Learning with Language-Guided State Abstractions
Andi Peng, Ilia Sucholutsky, Belinda Z. Li, Theodore R. Sumers, Thomas L. Griffiths, Jacob Andreas, Julie A. Shah
TL;DR
The paper introduces Language-Guided Abstraction (LGA), a framework that uses natural language descriptions and language models to automatically construct task-relevant state abstractions for imitation learning. By transforming raw perceptual inputs into a text-based feature set, selecting relevant features with an LM, and instantiating a compact abstract state, LGA enables an abstraction-conditioned policy to learn over simplified representations. Empirical results in the VIMA environment show that LGA abstractions are on par with human-designed ones in effectiveness, while substantially reducing human effort, and that policies trained with LGA abstractions generalize robustly to covariate shifts and linguistic ambiguities, including zero-shot generalization to unseen commands. Real-world Spot robot experiments further demonstrate LGA's practical impact for robust, sample-efficient mobile manipulation with distractors and ambiguous goals.
Abstract
We describe a framework for using natural language to design state abstractions for imitation learning. Generalizable policy learning in high-dimensional observation spaces is facilitated by well-designed state representations, which can surface important features of an environment and hide irrelevant ones. These state representations are typically manually specified, or derived from other labor-intensive labeling procedures. Our method, LGA (language-guided abstraction), uses a combination of natural language supervision and background knowledge from language models (LMs) to automatically build state representations tailored to unseen tasks.

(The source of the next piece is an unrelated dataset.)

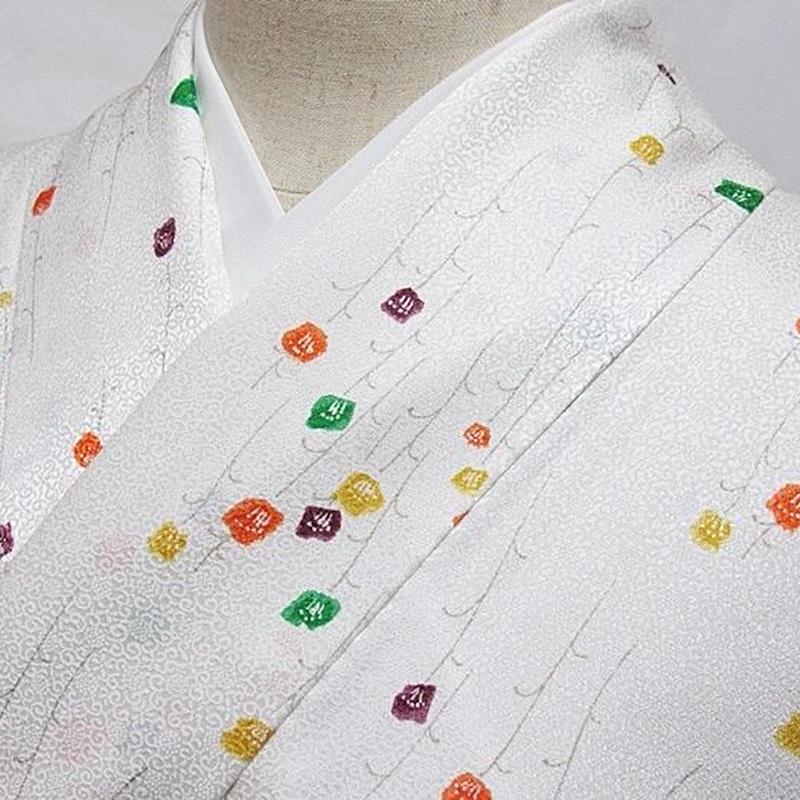 【単衣 小紋】上等化繊 着物 可愛らしい小花/ホワイト☆160cm前後ベスト【美品】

In LGA, a user first provides a (possibly incomplete) description of a target task in natural language; next, a pre-trained LM translates this task description into a state abstraction function that masks out irrelevant features; finally, an imitation policy is trained using a small number of demonstrations and LGA-generated abstract states. Experiments on simulated robotic tasks show that LGA yields state abstractions similar to those designed by humans, but in a fraction of the time, and that these abstractions improve generalization and robustness in the presence of spurious correlations and ambiguous specifications. We illustrate the utility of the learned abstractions on mobile manipulation tasks with a Spot robot.